» **Task prompt**: The expected output is the line bearing "site 1330, 2011-07-23" followed by all remaining lines of the records, each restated word for word.
--- Provided data Enclosed Below ---
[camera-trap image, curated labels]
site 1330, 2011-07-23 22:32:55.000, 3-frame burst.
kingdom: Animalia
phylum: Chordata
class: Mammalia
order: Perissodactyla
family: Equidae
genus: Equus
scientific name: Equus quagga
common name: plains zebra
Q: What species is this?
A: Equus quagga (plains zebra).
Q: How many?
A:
--- End of Enclosed Provided data ---
» **Answer to this task**:
site 1330, 2011-07-23 22:32:55.000, 3-frame burst.
kingdom: Animalia
phylum: Chordata
class: Mammalia
order: Perissodactyla
family: Equidae
genus: Equus
scientific name: Equus quagga
common name: plains zebra
Q: What species is this?
A: Equus quagga (plains zebra).
Q: How many?
A:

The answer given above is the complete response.